Stored records
###

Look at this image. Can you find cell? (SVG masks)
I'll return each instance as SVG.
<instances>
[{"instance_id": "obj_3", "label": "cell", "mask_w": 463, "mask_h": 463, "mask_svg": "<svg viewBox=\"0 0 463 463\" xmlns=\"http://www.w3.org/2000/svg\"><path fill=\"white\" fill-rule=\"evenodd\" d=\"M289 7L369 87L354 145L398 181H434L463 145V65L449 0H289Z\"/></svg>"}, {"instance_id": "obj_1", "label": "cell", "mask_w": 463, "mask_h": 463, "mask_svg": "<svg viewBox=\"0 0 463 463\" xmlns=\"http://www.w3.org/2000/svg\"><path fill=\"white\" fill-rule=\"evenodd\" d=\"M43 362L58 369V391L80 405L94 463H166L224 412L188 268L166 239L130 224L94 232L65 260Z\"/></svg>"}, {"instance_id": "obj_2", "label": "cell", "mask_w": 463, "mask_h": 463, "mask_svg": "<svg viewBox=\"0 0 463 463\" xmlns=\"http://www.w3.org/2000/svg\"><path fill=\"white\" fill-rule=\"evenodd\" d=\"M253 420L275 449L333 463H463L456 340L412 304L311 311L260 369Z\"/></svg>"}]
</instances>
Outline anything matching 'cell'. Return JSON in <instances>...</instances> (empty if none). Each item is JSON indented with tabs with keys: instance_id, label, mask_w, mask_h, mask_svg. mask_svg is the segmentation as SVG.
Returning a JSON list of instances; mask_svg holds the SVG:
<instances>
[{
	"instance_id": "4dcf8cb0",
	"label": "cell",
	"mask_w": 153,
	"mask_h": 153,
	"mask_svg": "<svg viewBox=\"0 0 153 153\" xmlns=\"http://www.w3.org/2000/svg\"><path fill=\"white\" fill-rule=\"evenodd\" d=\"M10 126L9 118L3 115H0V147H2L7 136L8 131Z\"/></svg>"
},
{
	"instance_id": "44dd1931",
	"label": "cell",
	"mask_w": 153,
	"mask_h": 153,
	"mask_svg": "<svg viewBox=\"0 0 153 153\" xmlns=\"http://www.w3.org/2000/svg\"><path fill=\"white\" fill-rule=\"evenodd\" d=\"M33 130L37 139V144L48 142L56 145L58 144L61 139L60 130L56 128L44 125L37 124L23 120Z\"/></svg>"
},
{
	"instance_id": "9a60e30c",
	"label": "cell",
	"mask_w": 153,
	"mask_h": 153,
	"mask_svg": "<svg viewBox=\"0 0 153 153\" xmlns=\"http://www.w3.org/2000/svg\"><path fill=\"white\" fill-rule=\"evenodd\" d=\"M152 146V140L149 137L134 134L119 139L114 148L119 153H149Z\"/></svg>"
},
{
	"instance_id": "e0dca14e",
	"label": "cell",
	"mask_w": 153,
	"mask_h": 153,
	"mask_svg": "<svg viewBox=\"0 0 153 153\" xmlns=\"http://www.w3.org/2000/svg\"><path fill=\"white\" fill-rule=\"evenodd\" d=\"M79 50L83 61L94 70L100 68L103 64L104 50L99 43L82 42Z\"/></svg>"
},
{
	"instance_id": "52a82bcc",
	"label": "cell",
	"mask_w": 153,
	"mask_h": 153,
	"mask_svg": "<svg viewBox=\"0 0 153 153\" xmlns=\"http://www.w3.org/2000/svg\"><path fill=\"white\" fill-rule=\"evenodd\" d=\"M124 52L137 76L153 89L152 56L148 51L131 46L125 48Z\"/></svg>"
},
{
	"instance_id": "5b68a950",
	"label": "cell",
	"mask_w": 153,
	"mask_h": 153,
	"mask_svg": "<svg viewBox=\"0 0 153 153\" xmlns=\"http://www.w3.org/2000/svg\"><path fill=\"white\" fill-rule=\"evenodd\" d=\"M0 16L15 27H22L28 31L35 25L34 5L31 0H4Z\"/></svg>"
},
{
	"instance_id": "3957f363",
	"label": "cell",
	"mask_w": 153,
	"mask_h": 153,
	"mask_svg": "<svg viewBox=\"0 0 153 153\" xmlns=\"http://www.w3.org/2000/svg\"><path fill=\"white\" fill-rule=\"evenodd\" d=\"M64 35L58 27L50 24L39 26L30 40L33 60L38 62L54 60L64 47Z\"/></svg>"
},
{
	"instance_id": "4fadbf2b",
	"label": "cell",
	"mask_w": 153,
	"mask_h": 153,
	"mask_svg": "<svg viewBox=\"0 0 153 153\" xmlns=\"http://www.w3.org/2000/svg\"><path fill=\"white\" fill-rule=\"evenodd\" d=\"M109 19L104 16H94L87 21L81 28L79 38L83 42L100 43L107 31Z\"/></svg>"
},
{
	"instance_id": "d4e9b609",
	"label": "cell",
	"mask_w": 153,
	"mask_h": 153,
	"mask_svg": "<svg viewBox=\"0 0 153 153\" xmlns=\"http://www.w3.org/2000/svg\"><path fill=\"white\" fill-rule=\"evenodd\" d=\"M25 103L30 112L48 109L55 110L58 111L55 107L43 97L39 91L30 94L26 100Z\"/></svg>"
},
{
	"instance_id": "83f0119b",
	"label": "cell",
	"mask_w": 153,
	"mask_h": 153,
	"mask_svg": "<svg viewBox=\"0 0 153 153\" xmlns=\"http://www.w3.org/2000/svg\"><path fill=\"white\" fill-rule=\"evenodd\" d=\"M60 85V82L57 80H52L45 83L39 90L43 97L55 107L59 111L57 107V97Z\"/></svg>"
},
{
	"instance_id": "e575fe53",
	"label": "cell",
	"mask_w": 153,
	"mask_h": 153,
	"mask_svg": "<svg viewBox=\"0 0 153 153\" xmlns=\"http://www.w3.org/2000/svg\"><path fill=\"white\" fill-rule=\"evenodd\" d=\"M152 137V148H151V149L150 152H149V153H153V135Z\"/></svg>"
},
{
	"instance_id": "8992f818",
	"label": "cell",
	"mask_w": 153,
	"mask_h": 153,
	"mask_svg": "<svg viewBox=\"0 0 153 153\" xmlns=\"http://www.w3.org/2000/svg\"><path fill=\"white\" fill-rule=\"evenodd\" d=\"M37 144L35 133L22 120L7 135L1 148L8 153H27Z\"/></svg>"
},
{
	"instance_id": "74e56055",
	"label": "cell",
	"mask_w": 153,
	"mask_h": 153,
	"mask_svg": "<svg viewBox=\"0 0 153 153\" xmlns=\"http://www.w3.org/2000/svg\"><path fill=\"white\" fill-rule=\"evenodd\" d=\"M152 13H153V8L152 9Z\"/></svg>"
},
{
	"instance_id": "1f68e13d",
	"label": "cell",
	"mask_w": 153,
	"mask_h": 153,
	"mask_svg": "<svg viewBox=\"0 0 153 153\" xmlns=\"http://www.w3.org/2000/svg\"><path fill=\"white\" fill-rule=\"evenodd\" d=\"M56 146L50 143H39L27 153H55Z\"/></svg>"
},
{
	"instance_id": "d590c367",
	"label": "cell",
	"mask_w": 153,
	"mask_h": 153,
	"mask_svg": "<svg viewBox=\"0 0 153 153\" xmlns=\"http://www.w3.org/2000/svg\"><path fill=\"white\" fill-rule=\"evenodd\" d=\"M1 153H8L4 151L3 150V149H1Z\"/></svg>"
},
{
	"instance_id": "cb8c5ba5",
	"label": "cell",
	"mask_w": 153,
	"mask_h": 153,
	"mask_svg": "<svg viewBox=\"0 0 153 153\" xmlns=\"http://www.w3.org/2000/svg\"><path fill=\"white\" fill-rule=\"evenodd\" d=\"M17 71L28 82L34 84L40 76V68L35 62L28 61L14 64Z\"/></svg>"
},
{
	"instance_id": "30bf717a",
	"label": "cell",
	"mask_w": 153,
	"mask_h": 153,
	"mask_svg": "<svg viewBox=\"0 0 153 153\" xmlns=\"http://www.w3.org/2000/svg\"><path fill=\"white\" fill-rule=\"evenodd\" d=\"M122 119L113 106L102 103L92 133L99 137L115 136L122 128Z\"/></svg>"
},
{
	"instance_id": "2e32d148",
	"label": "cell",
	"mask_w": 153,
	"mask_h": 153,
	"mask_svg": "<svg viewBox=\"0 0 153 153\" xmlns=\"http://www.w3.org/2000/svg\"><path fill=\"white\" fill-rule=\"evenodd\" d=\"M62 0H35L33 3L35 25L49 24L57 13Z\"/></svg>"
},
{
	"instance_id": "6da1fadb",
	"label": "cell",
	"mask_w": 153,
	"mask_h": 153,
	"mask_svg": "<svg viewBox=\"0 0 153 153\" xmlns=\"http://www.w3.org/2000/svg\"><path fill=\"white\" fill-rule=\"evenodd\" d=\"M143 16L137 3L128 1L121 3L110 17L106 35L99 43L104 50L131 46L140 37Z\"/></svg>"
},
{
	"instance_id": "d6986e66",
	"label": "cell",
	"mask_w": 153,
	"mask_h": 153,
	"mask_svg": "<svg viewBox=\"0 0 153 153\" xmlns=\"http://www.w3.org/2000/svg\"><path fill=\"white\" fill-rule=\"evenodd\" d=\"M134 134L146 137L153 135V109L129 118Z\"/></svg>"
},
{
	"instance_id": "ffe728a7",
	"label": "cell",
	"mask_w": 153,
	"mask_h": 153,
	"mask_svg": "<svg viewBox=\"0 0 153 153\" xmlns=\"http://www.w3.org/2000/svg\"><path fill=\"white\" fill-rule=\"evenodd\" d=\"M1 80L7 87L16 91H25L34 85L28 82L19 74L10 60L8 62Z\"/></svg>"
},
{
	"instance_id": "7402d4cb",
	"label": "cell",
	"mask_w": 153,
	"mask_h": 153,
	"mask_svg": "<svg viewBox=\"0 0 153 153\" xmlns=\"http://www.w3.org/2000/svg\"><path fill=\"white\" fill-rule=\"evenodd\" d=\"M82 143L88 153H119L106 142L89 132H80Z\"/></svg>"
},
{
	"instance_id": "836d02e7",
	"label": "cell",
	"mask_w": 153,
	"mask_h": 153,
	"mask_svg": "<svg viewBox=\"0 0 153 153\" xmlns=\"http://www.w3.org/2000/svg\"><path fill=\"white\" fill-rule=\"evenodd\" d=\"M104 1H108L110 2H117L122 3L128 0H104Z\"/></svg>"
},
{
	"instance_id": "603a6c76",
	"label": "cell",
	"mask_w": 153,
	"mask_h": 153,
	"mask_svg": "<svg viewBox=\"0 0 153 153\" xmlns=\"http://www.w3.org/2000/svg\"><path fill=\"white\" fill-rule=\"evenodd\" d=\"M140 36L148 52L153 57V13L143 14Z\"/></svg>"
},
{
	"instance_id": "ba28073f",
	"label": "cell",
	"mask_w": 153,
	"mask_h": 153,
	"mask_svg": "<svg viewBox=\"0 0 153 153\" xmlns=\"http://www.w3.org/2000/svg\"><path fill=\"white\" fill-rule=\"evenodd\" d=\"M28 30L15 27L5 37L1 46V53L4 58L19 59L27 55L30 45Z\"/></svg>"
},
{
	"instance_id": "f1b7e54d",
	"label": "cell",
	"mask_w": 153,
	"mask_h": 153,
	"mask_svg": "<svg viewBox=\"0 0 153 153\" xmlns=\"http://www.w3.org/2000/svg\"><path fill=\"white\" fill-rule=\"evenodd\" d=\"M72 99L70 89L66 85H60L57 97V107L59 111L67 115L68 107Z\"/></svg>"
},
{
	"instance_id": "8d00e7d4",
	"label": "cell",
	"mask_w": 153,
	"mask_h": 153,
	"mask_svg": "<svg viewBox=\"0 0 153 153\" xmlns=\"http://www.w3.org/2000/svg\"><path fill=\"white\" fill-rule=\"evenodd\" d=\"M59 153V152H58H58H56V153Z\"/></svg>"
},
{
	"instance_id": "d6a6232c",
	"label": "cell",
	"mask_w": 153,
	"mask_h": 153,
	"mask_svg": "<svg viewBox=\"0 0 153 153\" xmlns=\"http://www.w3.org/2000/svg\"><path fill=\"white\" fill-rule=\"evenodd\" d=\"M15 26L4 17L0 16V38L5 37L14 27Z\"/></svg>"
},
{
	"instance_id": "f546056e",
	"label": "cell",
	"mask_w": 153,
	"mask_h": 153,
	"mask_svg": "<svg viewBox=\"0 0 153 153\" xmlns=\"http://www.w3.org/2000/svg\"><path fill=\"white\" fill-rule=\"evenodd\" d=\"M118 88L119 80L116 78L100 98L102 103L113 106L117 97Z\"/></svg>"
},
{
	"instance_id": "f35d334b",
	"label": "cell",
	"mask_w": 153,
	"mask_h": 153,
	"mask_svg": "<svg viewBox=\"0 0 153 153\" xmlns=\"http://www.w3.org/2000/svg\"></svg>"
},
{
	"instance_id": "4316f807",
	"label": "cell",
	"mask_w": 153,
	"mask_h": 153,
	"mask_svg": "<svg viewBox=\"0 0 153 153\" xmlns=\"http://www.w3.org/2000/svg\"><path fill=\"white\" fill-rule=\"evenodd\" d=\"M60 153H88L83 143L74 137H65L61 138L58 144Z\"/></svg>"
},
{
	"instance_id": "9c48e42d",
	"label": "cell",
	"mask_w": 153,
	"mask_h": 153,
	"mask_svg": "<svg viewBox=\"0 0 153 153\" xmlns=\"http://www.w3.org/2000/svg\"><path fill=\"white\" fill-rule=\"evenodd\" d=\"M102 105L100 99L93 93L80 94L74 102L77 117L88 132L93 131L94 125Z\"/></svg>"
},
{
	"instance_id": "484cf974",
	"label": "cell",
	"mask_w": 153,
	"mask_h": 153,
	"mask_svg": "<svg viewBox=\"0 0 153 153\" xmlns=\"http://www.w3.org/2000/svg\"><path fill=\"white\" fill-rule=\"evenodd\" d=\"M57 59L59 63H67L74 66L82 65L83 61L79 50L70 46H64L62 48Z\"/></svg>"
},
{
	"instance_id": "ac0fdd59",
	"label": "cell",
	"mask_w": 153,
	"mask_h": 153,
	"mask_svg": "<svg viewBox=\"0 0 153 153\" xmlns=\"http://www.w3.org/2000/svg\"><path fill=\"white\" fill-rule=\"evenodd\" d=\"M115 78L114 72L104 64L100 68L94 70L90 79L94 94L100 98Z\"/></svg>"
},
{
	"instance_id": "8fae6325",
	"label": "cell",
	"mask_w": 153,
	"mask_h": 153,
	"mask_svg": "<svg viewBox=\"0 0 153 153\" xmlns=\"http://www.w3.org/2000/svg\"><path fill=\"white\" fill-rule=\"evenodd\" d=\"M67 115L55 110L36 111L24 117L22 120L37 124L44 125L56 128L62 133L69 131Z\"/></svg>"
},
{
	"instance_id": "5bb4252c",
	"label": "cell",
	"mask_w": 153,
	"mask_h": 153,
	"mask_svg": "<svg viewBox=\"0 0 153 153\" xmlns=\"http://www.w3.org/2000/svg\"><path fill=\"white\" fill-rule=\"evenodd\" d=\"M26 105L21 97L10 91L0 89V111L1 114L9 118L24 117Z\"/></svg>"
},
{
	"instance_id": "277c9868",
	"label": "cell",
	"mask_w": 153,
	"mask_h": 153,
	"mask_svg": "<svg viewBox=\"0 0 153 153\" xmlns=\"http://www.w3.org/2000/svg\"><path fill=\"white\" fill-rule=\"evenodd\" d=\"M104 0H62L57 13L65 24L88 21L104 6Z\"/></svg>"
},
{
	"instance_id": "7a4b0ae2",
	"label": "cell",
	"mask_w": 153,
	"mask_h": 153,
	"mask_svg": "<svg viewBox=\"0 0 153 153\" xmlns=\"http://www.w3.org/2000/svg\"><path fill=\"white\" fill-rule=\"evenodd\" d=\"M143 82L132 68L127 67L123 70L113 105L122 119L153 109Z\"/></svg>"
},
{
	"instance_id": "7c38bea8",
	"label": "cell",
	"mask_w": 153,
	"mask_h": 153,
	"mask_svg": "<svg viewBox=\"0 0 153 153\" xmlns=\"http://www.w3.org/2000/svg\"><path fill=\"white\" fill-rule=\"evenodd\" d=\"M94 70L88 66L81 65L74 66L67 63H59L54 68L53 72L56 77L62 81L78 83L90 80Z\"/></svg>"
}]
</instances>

###

WHAT IS EXPECTED: List every line in the data above that contains the string "JSON".

SOLUTION FOR THIS PROBLEM:
Outline anything matching 'cell'. Return JSON in <instances>...</instances> (empty if none). Each item is JSON indented with tabs with keys: instance_id, label, mask_w, mask_h, mask_svg. mask_svg is the segmentation as SVG.
Returning a JSON list of instances; mask_svg holds the SVG:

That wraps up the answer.